Una tónica más en el mercado español, pues sí y no. Si usted la trata como una más, pues cometerá un grave error, ya que no podrá disfrutar de su sabor. Ahora bien si tú o usted, consumidor de los sabores tradicionales con historia, la degusta, entenderá el por qué de este comentario. En sí, es una tónica de la prestigiosa casa italiana de las aguas premium San Pellegrino.
Esta se produce al estilo “Old Indian Tónic” , con aromas de cítricos frescos en unión de notas vegetales que proporcionan la quinina natural cosechada en altura (Chinchona Calisaya), ligeramente herbácea y con un fondo meloso.

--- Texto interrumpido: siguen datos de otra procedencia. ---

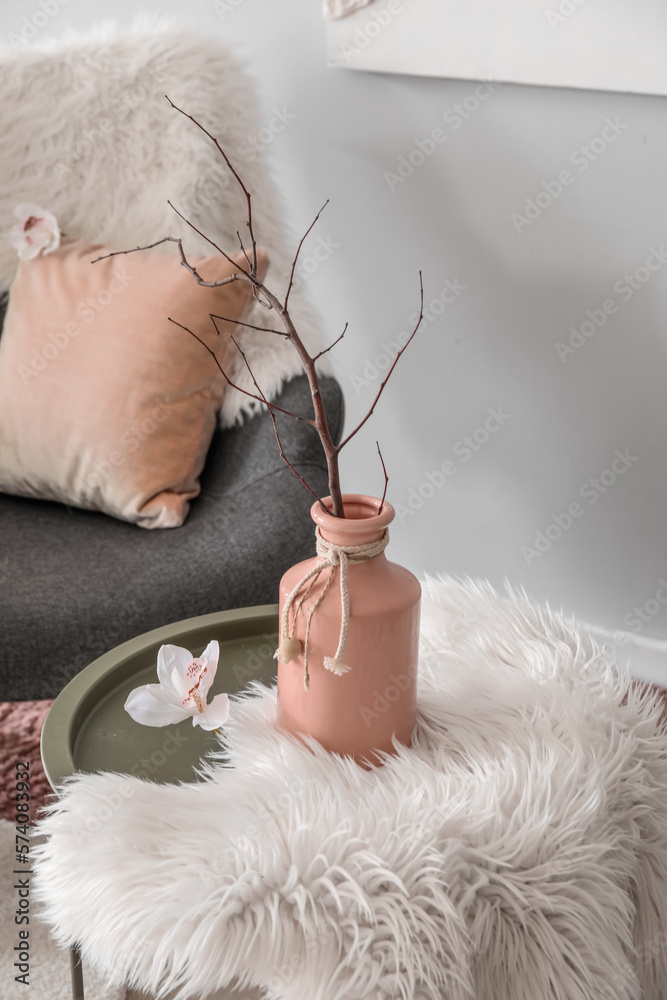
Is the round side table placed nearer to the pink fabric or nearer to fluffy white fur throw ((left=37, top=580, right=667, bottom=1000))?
fluffy white fur throw ((left=37, top=580, right=667, bottom=1000))

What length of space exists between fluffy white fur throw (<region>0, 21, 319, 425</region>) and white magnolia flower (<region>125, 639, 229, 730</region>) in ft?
2.29

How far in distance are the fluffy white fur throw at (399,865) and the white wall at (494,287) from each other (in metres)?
0.84

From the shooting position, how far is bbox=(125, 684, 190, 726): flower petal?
0.84 meters

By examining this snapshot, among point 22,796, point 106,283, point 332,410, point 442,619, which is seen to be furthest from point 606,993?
point 106,283

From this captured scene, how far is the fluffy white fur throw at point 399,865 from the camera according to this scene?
2.10ft

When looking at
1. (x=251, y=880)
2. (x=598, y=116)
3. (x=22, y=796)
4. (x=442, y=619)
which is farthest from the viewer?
(x=598, y=116)

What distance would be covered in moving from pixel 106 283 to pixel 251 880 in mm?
1056

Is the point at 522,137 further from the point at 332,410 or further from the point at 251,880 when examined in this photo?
the point at 251,880

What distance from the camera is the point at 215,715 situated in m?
0.84

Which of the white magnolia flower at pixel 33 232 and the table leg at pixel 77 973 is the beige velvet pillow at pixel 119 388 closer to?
the white magnolia flower at pixel 33 232

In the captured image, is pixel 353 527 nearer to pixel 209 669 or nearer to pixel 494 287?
pixel 209 669

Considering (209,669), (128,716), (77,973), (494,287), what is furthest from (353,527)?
(494,287)

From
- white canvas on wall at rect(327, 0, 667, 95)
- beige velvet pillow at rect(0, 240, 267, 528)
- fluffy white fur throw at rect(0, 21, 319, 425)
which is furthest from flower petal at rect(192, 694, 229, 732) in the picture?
white canvas on wall at rect(327, 0, 667, 95)

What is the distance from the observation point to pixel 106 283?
4.72 ft
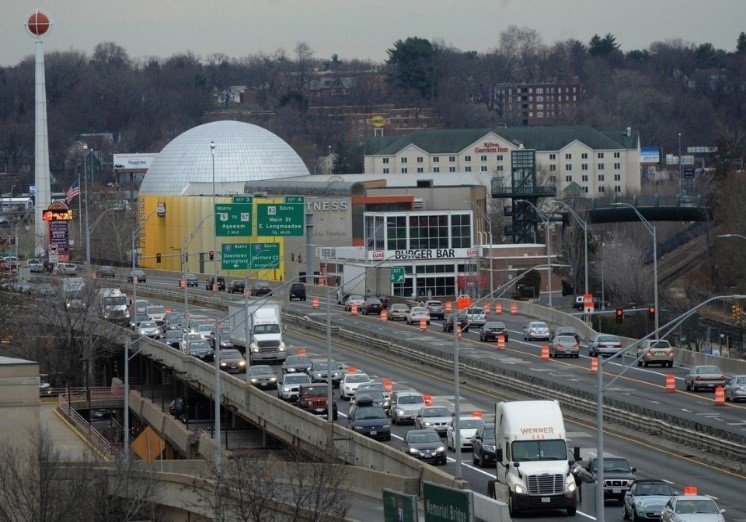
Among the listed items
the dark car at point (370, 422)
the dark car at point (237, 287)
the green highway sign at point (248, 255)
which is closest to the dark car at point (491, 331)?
the green highway sign at point (248, 255)

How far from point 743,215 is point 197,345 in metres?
39.7

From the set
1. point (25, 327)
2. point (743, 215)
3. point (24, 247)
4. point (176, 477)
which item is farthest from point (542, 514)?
point (24, 247)

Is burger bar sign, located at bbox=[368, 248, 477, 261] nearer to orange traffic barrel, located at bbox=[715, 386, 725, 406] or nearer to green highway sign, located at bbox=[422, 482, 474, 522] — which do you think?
orange traffic barrel, located at bbox=[715, 386, 725, 406]

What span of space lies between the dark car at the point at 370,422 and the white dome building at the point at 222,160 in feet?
369

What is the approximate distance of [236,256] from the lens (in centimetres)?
8631

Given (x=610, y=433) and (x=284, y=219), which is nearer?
(x=610, y=433)

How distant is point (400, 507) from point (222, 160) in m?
144

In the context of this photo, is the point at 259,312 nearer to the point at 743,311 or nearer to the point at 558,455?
the point at 743,311

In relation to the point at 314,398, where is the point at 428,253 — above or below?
above

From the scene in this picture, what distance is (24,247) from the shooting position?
16800 cm

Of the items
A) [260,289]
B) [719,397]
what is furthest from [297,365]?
[260,289]

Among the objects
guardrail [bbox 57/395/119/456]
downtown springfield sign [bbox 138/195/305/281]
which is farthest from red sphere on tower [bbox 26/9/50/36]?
guardrail [bbox 57/395/119/456]

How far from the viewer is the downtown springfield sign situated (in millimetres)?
87562

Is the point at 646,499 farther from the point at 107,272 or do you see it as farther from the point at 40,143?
the point at 40,143
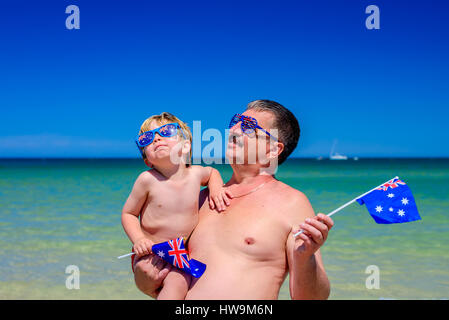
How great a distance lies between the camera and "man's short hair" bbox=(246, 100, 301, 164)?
2570 millimetres

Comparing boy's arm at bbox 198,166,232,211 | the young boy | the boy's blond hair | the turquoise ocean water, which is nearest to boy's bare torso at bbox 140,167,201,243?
the young boy

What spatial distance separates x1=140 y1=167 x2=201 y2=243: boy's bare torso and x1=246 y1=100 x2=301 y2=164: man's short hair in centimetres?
60

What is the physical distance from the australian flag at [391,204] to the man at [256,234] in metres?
0.36

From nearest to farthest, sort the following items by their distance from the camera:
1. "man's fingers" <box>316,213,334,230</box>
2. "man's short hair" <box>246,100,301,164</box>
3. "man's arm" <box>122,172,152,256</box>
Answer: "man's fingers" <box>316,213,334,230</box>, "man's arm" <box>122,172,152,256</box>, "man's short hair" <box>246,100,301,164</box>

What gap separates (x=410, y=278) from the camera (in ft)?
22.4

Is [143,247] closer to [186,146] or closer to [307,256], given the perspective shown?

Recuperación del elegante amargo y cremosa y fresca burbuja con un final amable donde vuelva a aparecer la melosidad que le aporta equilibrio y hace que se queden marcados los sabores de los botánicos de las ginebras, que los fija durante más tiempo, creando una mixtura entre; amargo – ácido – herbáceo y dulce de lo más atractivo.

Ésta es la definición casi perdida del estilo Old Indian Tónic y si a esto se le añade la calidad de un agua mineral natural como San Pellegrino, de burbuja fina y cremosa, las materias naturales como una Chinchona (nombre de la quinina en honor de la Condesa de Chinchón que otro día explicaré) extraída en altura que le aporta frescura e intensidad aromática y la dosis concreta y perfecta de fructosa natural para buscar su equilibrio, se produce y se recupera el sabor de antes, el sabor de una auténtica Indian Tónic.